4) select the insulin suitable concentration

Every group is established 12 samples is 2 * 10 with density ⁴The cell of individual/ml is inoculated in 96 orifice plates, is changed to serum-free medium behind the cell fusion, adds next day and contains 5% hyclone.The variable concentrations (0,10 of the culture fluid preparation of experiment grouping: 5.5mM glucose (5.5mMG) L-DMEM (physiology sugar concentration), 16.5mMG (high sugar) concentration H-DMEM ^-5M, 10 ^-6M, 10 ^-7M) insulin is cultivated, and number consecutively is LA, LB, LC, LD; HA, HB, HC, HD; Continue to cultivate 7d, the next day change medicine and culture medium; At the last 4h of cultivation cycle, every hole adds the MTT of 20 μ l, continues to hatch to end; Add DMSO, survey absorbance (OD) value in 490nm with microplate reader.Mtt assay detects osteoblastic propagation, determines the medicine optimum concentration.
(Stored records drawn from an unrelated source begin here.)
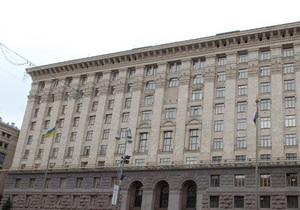 Киевская мэрия объявила конкурс на руководящие должности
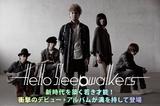 Hello Sleepwalkers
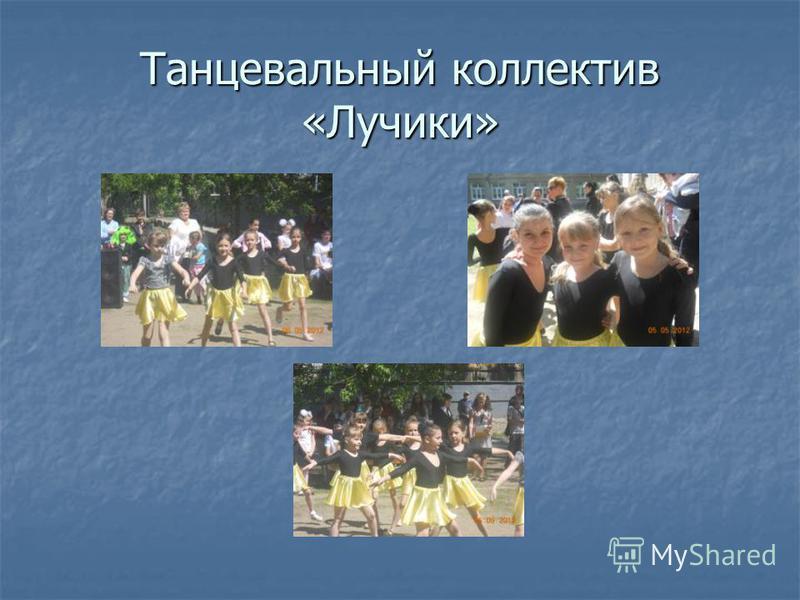 Танцевальный коллектив «Лучики»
Experimental result and discussion

1) osteoblast is identified

Alkaline phosphatase staining: behind the Growth of Cells 21d, be paved with whole coverslip fully, in the ALP dyeing visible cell matter a large amount of brown particles or block precipitation arranged.Mineralising tuberosity dyeing: osteoblast under β-phosphoglycerol sodium existence condition, can make the extracellular matrix mineralising at vitamin C, and forms volume mineralising tuberosity, through the Alizarin red staining block precipitation that takes on a red color.Type i collagen dyeing: ripe osteoblast can synthesize type i collagen, is one of osteoblast mark, the dyeing of the visible large tracts of land pink of collagen staining.IR and the IGF-1R expression on osteoblast.IR and IGF-1R all have expression on osteoblast, be uniformly distributed in the osteoblastic endochylema.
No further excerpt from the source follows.